I never thought that my 28-year-old son, Ross, who is a DJ, would have something in common with the U.S. tax code, which celebrates its 100th anniversary this year. But they share a common trait.
Ross spends many of his days and nights creating “mash ups” by overlaying the vocal tracks of one pre-recorded song with the instrumental tracks of another, creating a seamless new composition to delight his dance club audiences. The U.S. tax code, which has grown from 400 pages in 1913 to nearly 74,000 pages today—including 5,000 changes since 2001 alone—is one big mash up. But it's not exactly seamless. And it's not likely to delight, either.
As a result of the American Taxpayer Relief Act of 2012, which President Obama signed on January 2 of this year, and the 2010 Health Care Reform Act, there are now five different definitions of income beginning this year.
The first definition affects virtually everyone with a job. The employee portion of the Social Security tax, which was reduced to 4.2% for 2011 and 2012, is back up to 6.2% this year. In addition, the wage base to which the tax applies increased from $110,100 in 2012 to $113,700 this year. That translates into a tax increase of $2,450.20 for individuals with Social Security wages of at least $113,700 in 2013.
The second category involves earned income exceeding $200,000 for individuals and $250,000 for married couples filing jointly. In the past, everyone was subject to a Medicare tax at a rate of 1.45% on virtually all earned income.
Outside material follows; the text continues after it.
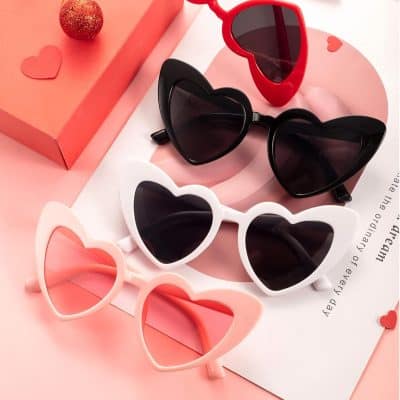 Colorful heart-shaped sunglasses with dark lenses, perfect for fashion-forward women. Shop stylish optical eyewear at Monalisa Store for trendy, high-quality sunglasses.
That tax remains in effect, but beginning this year, the rate is increased to 2.35% on earned income exceeding the $200,000/$250,000 threshold.
The next circle of tax hell involves Modified Adjusted Gross Income (MAGI) exceeding $200,000/$250,000. If you fall into this category and you have investment income, you will be subject to the new Medicare investment Income tax. The tax is assessed at a rate of 3.8% on the lesser of net investment income or MAGI in excess of those thresholds. Net investment income includes taxable, interest, dividends, and capital gains from the sale of traditional investment assets as well as investment real estate.
The fun doesn't end there.
Once your Adjusted Gross Income (AGI) exceeds $250,000 if you're single of $300,000 if you're married filing jointly, your income tax liability will increase as a result of two other tax provisions: a limit on itemized deductions and the personal exemption phase out.
The limitation on itemized deductions, known as the Pease amendment, reduces most itemized deduction by 3% of the amount by which the AGI exceeds the threshold of $250,000/$300,000. Itemized deductions can't be reduced by more than 80% and the reduction doesn't apply to medical expenses, investment interest, casualty and theft losses and gambling losses.
The personal exemption phase out eliminates 2% of the personal exemption amount—worth $3,900 for each member of your household in 2013—for each $2,500 of AGI in excess of the $250,000/$300,000 thresholds.
Finally, wealthy Americans whose taxable income—the amount left after subtracting itemized deductions—exceeds $400,000 if single or $450,000 are affected by two other new tax provisions: a new top income-tax bracket and a new higher tax rate on long-term capital gains and dividends.
For these high earners, the top tax bracket jumps from 35% to 39.6% starting this year. It's the first time the top tax bracket has been that high since the start of the 21st century. The maximum tax bracket for investment income for these folks jumps from 15% to 20%, and when combined with the new Medicare investment income tax, can be as high as 23.8% for some.
Robert Klein, a CPA and financial adviser from Newport Beach, CA, specializing in retirement income, said, “If you have income of at least $100,000 and you haven't retired TurboTax and rehired your CPA yet, you will do so after reading this.” Check out his terrific blog and his helpful side-by-side comparison of the 2013 federal income tax law changes at www.retirementincomevisions.com.
I just realized there's one more thing that my son's music and the tax code have in common: they both give me a headache.